Passage given =>
begin
IT Manager - 90-Day Onboarding Plan

My First 90 Days

A concrete framework for how I approach any new IT Manager role - organized into three phases: understanding the environment, building the foundation, and delivering measurable results that the organization can see and build on.

Days 1-30

Listen & Learn

Understand the environment, the team, and the technology before touching anything.

Days 31-60

Build & Stabilize

Establish structure, close critical gaps, and earn the trust of the people I serve.

Days 61-90

Execute & Measure

Deliver on priority initiatives and give leadership clear visibility into IT performance.

Days 1-30: Listen & Learn

I won't arrive with a fixed agenda. I'll arrive with a notebook. The first 30 days are about building an accurate picture of the IT environment, the team, and the organization before making any changes.

🎧

The goal: earn trust and build a real picture of the current state

No premature decisions. No assumptions carried over from prior roles. Just listening, observing, and documenting.
end
Excerpted records =>
begin
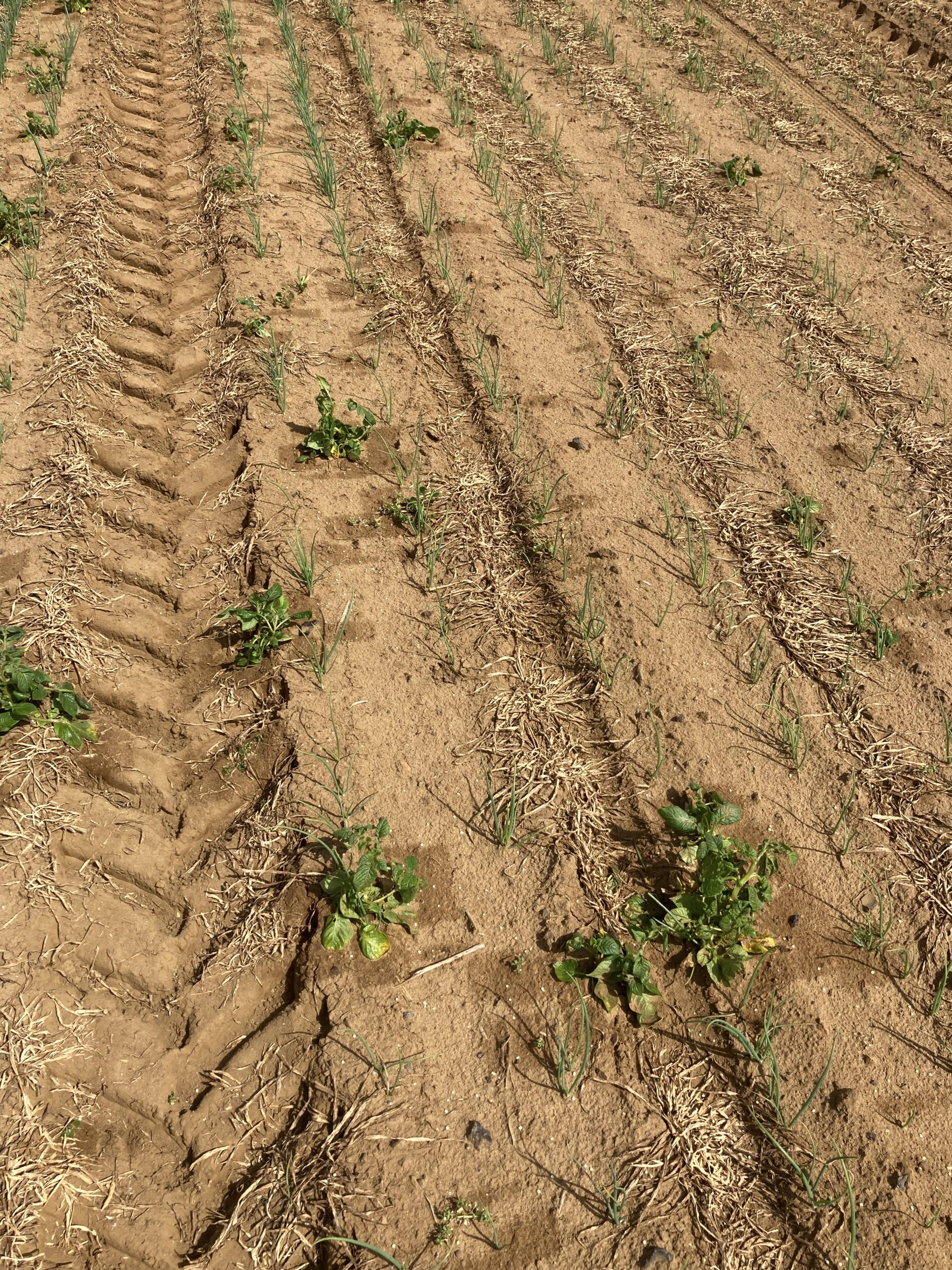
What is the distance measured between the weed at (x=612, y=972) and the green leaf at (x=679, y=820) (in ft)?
1.13

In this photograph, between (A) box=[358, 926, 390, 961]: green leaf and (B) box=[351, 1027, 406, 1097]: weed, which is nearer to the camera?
(B) box=[351, 1027, 406, 1097]: weed

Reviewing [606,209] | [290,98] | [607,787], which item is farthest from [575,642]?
[290,98]

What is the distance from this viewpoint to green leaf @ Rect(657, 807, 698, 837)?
98.0 inches

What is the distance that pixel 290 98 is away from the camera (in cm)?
577

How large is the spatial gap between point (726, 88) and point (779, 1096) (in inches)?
253

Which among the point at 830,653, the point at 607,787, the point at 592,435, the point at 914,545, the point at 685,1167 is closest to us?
the point at 685,1167

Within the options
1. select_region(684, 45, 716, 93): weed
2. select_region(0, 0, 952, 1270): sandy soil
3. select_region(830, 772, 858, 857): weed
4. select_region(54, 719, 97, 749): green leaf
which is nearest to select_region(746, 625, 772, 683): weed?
select_region(0, 0, 952, 1270): sandy soil

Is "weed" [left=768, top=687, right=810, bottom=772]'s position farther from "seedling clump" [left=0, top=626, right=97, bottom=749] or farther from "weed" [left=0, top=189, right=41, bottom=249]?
"weed" [left=0, top=189, right=41, bottom=249]

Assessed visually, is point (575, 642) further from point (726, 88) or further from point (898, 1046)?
point (726, 88)

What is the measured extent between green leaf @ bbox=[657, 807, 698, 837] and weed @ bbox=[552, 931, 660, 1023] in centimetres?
35

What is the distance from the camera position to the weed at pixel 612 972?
7.39 feet

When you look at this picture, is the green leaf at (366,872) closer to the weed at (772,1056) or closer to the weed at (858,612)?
the weed at (772,1056)

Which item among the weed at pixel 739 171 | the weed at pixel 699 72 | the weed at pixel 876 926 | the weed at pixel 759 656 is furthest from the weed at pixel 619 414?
the weed at pixel 699 72

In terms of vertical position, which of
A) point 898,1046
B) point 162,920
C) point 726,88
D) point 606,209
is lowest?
point 162,920
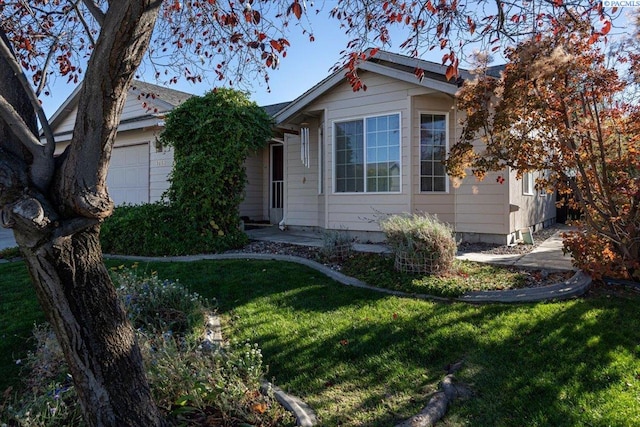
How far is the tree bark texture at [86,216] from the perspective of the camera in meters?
1.96

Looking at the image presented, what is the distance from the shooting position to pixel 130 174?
14023 millimetres

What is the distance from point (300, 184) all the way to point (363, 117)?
9.82 feet

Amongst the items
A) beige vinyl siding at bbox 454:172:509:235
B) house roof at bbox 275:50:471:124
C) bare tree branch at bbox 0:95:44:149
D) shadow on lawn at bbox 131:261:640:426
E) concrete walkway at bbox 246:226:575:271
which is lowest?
shadow on lawn at bbox 131:261:640:426

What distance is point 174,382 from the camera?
9.52ft

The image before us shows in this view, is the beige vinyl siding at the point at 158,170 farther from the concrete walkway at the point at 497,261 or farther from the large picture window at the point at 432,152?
the large picture window at the point at 432,152

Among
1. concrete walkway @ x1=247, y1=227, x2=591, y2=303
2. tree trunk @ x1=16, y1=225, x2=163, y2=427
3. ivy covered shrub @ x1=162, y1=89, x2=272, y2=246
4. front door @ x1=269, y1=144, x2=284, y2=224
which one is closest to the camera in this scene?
tree trunk @ x1=16, y1=225, x2=163, y2=427

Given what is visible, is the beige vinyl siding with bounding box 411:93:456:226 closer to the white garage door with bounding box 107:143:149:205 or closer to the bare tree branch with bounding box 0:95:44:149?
the bare tree branch with bounding box 0:95:44:149

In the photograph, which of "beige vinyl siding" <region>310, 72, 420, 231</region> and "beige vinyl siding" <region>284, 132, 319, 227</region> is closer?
"beige vinyl siding" <region>310, 72, 420, 231</region>

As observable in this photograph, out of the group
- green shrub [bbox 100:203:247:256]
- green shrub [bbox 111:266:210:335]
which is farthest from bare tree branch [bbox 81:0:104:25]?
green shrub [bbox 100:203:247:256]

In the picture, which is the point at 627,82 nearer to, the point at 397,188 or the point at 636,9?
the point at 636,9

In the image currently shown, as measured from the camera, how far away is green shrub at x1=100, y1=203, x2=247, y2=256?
870cm

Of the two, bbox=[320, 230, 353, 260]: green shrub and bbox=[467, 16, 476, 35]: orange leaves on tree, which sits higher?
bbox=[467, 16, 476, 35]: orange leaves on tree

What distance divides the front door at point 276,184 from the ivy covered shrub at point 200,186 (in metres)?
3.68

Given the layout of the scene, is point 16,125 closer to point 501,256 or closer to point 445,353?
point 445,353
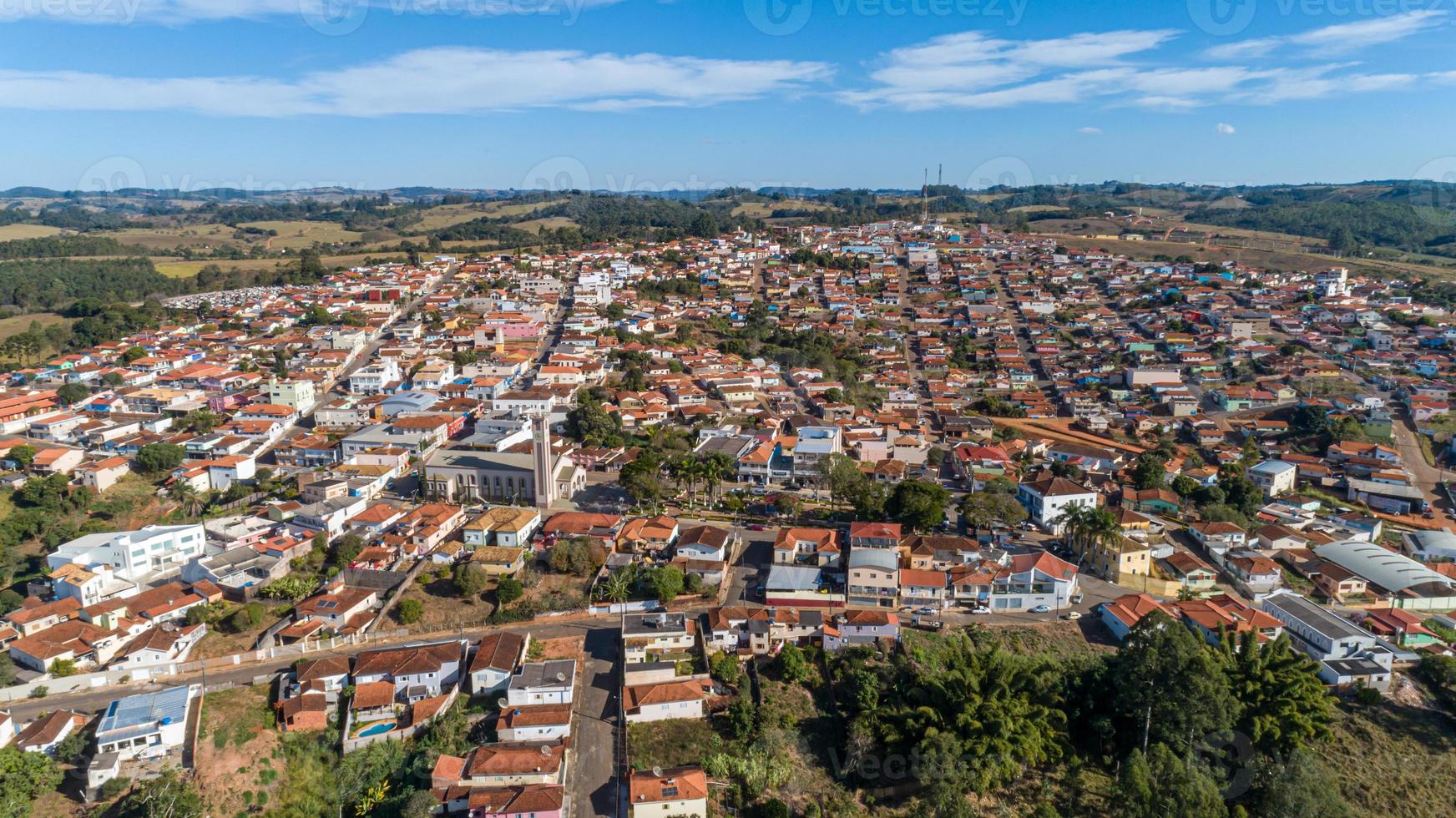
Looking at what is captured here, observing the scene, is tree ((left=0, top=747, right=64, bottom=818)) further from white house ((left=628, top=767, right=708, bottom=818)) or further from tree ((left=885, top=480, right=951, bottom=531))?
end
Given task A =>
According to the onboarding plan, what will the writer arrive with instead of a fixed agenda?
Given task B =>
Carry the IT manager onboarding plan forward, starting after its final line.
The data above comes from a separate source and is unrelated to the onboarding plan.

Final answer A =>
A notebook.

Final answer B =>
👥

Meet the Team

  • One-on-ones with each IT team member - understand their roles, workload, and what's frustrating them
  • Meet with my direct manager to align on priorities, communication style, and what success looks like
  • Understand the existing team structure and any gaps in coverage or accountability
  • Identify informal leaders, high performers, and where the team needs support
🏢

Understand the Organization

  • Meet department heads and key stakeholders to understand their technology needs and pain points
  • Learn the operational calendar - when are the high-stakes, no-failure-tolerance windows
  • Understand how end users interact with IT and what their expectations are
  • Get a feel for the culture and how IT is currently perceived across the organization
🔍

Audit the Infrastructure

  • Document the full network topology - wired, wireless, servers, internet, and telephony
  • Inventory all endpoints, devices, and hardware across the organization
  • Review the current cybersecurity posture: firewalls, AV, MFA status, and user access controls
  • Identify undocumented systems, shadow IT, and single points of failure
📋

Review Systems & Process

  • Review the ticketing system and support workflows - how are requests tracked, prioritized, and resolved
  • Evaluate the SaaS portfolio, licensing, and how applications are governed
  • Review cloud infrastructure and productivity platform configurations (M365, Google Workspace, etc.)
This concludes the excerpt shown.